This is the information age, or so we hear very commonly these days. It is with little doubt that I say this, supported by the ever-increasing amount of information we are producing and the commoditization of storage media and devices at a pace that is very consistently increasing.
If knowledge is power, and information is what knowledge is made-up of, then understanding is the machinery that converts that power into useful work. Understanding and information is what I wanted to talk about in this entry. We have been working for some time on metric collection, storage and visualization in the MyRack Manager UI, and there are a number of metrics which we capture and attempt to visualize. Most have to do with the amount of bytes moved in some form, be that at the network layer, services layer or cache, which is effectively system memory, etc. We are exposing a tiny fraction of information that the system aggregates constantly.
BrickStorOS has a massive metrics storage facility in the kernel, and we can access this data from userspace via a library in C, bindings in Go and Python, etc. Very appropriately named, kstats are units of data or bits of information. There are statistics for all sorts of things one could ever want to know. Many are only useful to developers, at least in their unrefined form, but many, even with little or no refinement are useful for the typical administrative user.
One reason BrickStorOS is able store all this information, in the kernel, and there is a lot of information stored, is the fact that data is continuously updated no history is retained. In other words most data of the data is counters and they simply keep increasing without ever being reset. Regardless of whether a system has been online for just a few hours or years, the amount of memory used to store this information does not change. This is a classic case of: if you don’t use it, you lose it.
Our current metrics processing engine essentially collects this data at fixed intervals, and in the cases where we are trying to measure the number of something’s that occurred between two samples, we only have to store the last sample and compare it against latest sample to get our delta. Counters which just grow forever in one direction are very helpful in this way.
Having all of this information within easy reach is extremely empowering. It feels like we can do so much with it, and derive massive amounts of value. And this is where things get really difficult. It is true that we have a lot of data to share, but the downside of that is the curse of choice. There are many many different parts of the system that could tell us a lot about what is going on with this system at any given time, and of course the ability to capture frames over time helps us to observe changes. But, sometimes just knowing that something is changing, no matter the frequency of the change and perhaps reversion to previous norms, does not necessarily improve our understanding of the environment, the system itself, and may not get us any closer to solving the root problem.
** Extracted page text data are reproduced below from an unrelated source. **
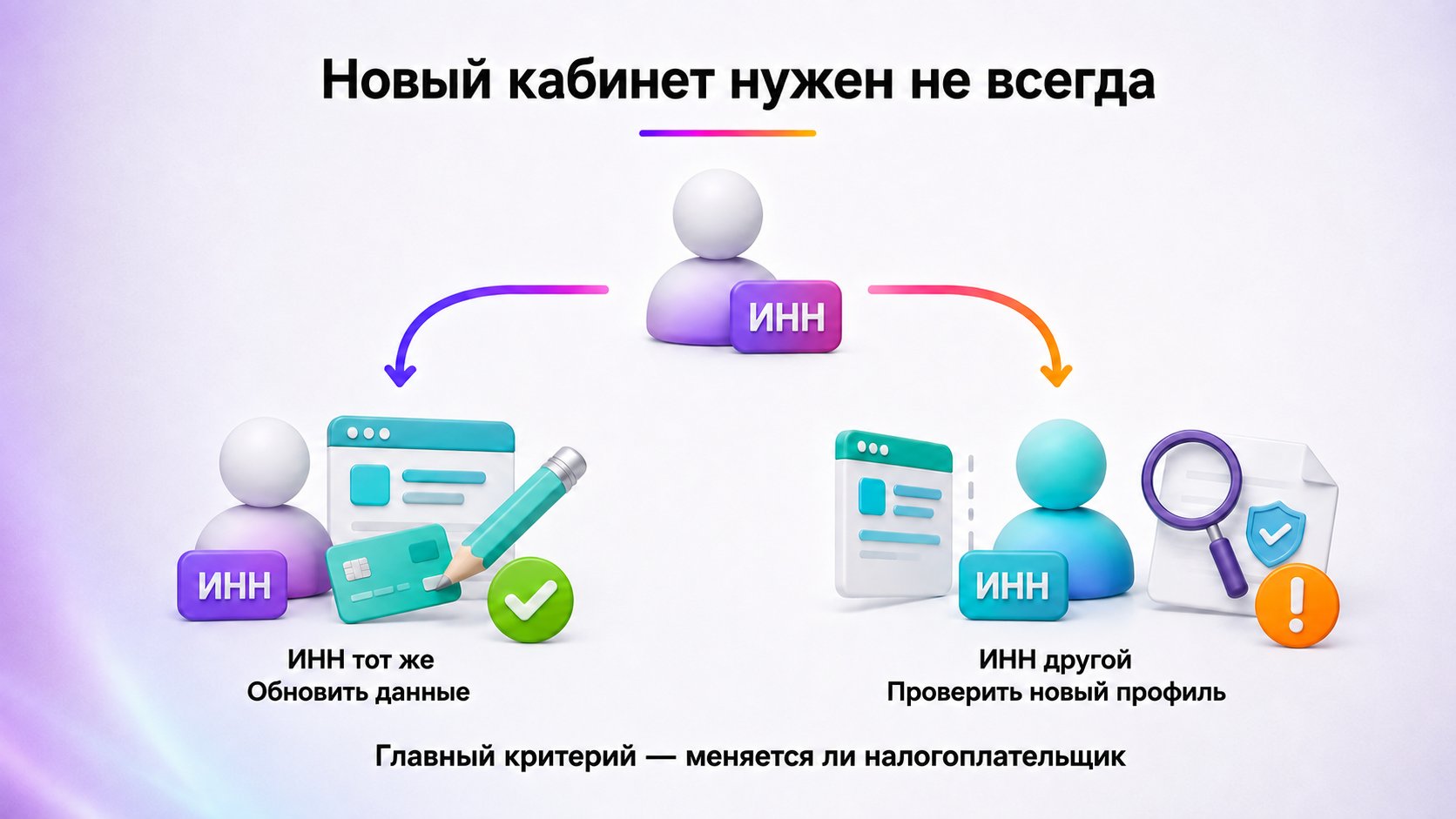 Новый кабинет нужен не всегда

ИНН

ИНН

ИНН тот же
Обновить данные

ИНН

ИНН другой
Проверить новый профиль

Главный критерий — меняется ли налогоплательщик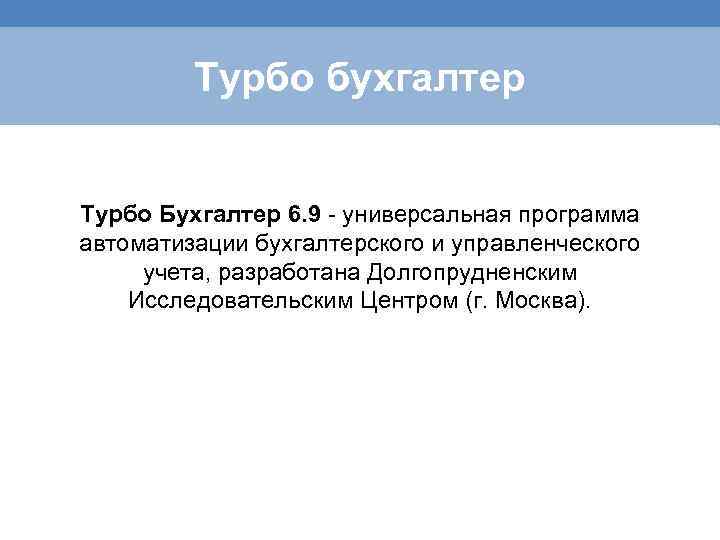 Турбо бухгалтер

Турбо Бухгалтер 6.9 - универсальная программа автоматизации бухгалтерского и управленческого учета, разработана Долгопрудненским Исследовательским Центром (г. Москва).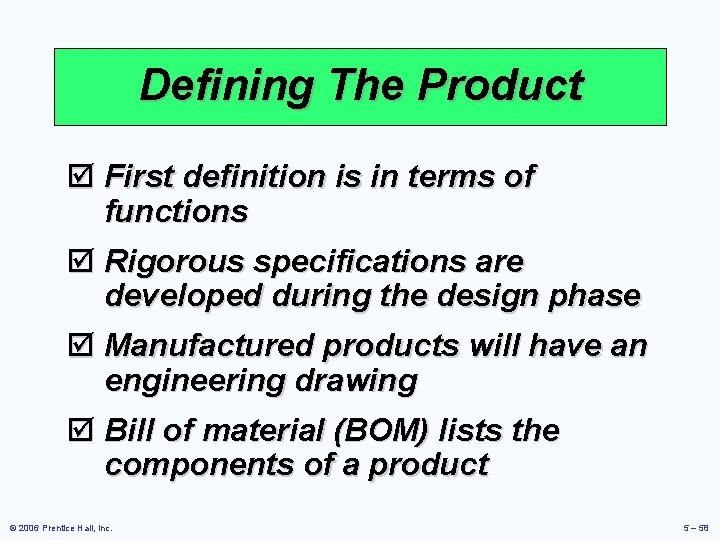 Defining The Product

☑ First definition is in terms of functions

☑ Rigorous specifications are developed during the design phase

☑ Manufactured products will have an engineering drawing

☑ Bill of material (BOM) lists the components of a product

© 2006 Prentice Hall, Inc.

5 – 58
I am challenging myself with trying to identify data points that I believe are useful enough for enough people to be included in our data collection framework. We are in fact storing datapoints that kstat internally constantly updates in a database running on the box. Arguably this is the best design, given data is coming from the kernel, where we want to minimize the memory footprint, and the database does not have to have 100% of data in memory, which we also control by setting limits on the database application, preventing the app from sucking massive amounts of memory.
I find it extremely difficult to point to any one thing and say of course everyone should be seeing this information. Largely it is because I recognize that some users will be less equipped than others to understand the meaning of the data, and it would be a failure on our part to present users with information that they cannot understand, or end-up misinterpreting incorrectly, possibly leading to making a poor decision as a consequence. It is easy to overwhelm someone with information, in particular information that does not entirely make sense. Over the years I heard a lot of commentary about just how easy various metrics systems and tools are, or how complicated they are. Generally, this meant their setup, care and feeding. That’s not, in my view the biggest difficulty.
Going over the many thousands of data points that we generate routinely I attempt to very objectively look at each and ask myself whether most people will understand what it means and how it should be used. It’s the process of converting that data into knowledge. Data is meaningless when it is not actionable, which is why so often we hear people saying we give you actionable information! And in my view, when we collect thousands upon thousands of metrics, picking data out of the ocean of information that are indeed actionable is very difficult indeed.
In this information age, I am seemingly complaining about having a blessing of too much information. The problem or perhaps the opportunity is to figure out how to take this data much of which may be too low level to really make sense for most people and express it as something very useful and actionable. Something I am noticing from tools that collect data is that they are not necessarily doing anything to make information more comprehensible. Their purpose is not to do that, but tools are becoming better at allowing us to slice and dice time-series information and visualize changes in the data. There is a lot of power in being able to spot patterns even if you don’t understand the data. But, a combination of the ability to observe patterns in the timeline and an understanding of what the data means can reveal deeper insights into our systems. This is not necessarily only true for BrickstorOS, but is just as applicable to more general computing systems, other storage systems, etc.
In future posts, I hope to be able to pick out specific metrics that our systems collect today and focus on those points, why I chose to look at them, their significance, etc. Any one data point on its own is nearly meaningless, yet combined and laid over a timeline, they become vastly more insightful. Hopefully I will come up with some good examples of datapoints meaningless in isolation, but profoundly meaningful when placed onto a timeline in my future posts.